#### Excerpted passage
[Culture_aglist] IPR in Iraq

Glenn Stone stone at wustl.edu
Mon Nov 22 15:38:36 CST 2004


Tatiana is right, but you have to understand the context of these struggles over IPRs (intellectual property rights).  The disputes over crop IPRs in the past, like over the Plant Patent Act (1930) and the Plant Var. protection Act (1972), and even what some people called the "Seed Wars" of the 1970s,  were relatively lowkey "below the fold" issues.  There was a sea change change in 1995, with GMOs hitting the market and the GATT morphing into the WTO -- one of the main functions of which is the establishment of strong IPRs in developing countries.  This raised the stakes enormously, and the quality/quantity of  rhetoric changed, becoming more strident and misleading.  The specter of corporations stealing seed control from farmers has been one of the biggest guns in the rhetoric wars and yes, it sometimes gets fired a bit indiscriminantly.

This set of amendments to Iraq's patent law doesn't ban replanting per se --  no laws do -- but it does establish a totally inflexible ban on replanting any seeds registered for plant variety protection.  This is remarkable.  Even the US law allows exemptions; farmers are allowed to replant and even sell "brown-bagged" seed as long as it isn't on a commercial scale.  (That's why seed companies have to use contract law to keep farmers from replanting GM seeds; when you buy Roundup-ready soybeans you have to sign a use agreement not to replant.)
########
#### Data excerpt
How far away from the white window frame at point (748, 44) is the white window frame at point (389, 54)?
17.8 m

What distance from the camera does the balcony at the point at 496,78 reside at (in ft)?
########
# Required tasks
1 > According to the post on IPR in Iraq, in what year did GMOs hit the market and the GATT become the WTO?
2 > From the post on IPR in Iraq, extract the passage starting with "This set of" and going on through "not to replant.)".

# Responses to the exercise
1 > 1995

2 >
This set of amendments to Iraq's patent law doesn't ban replanting per se --  no laws do -- but it does establish a totally inflexible ban on replanting any seeds registered for plant variety protection.  This is remarkable.  Even the US law allows exemptions; farmers are allowed to replant and even sell "brown-bagged" seed as long as it isn't on a commercial scale.  (That's why seed companies have to use contract law to keep farmers from replanting GM seeds; when you buy Roundup-ready soybeans you have to sign a use agreement not to replant.)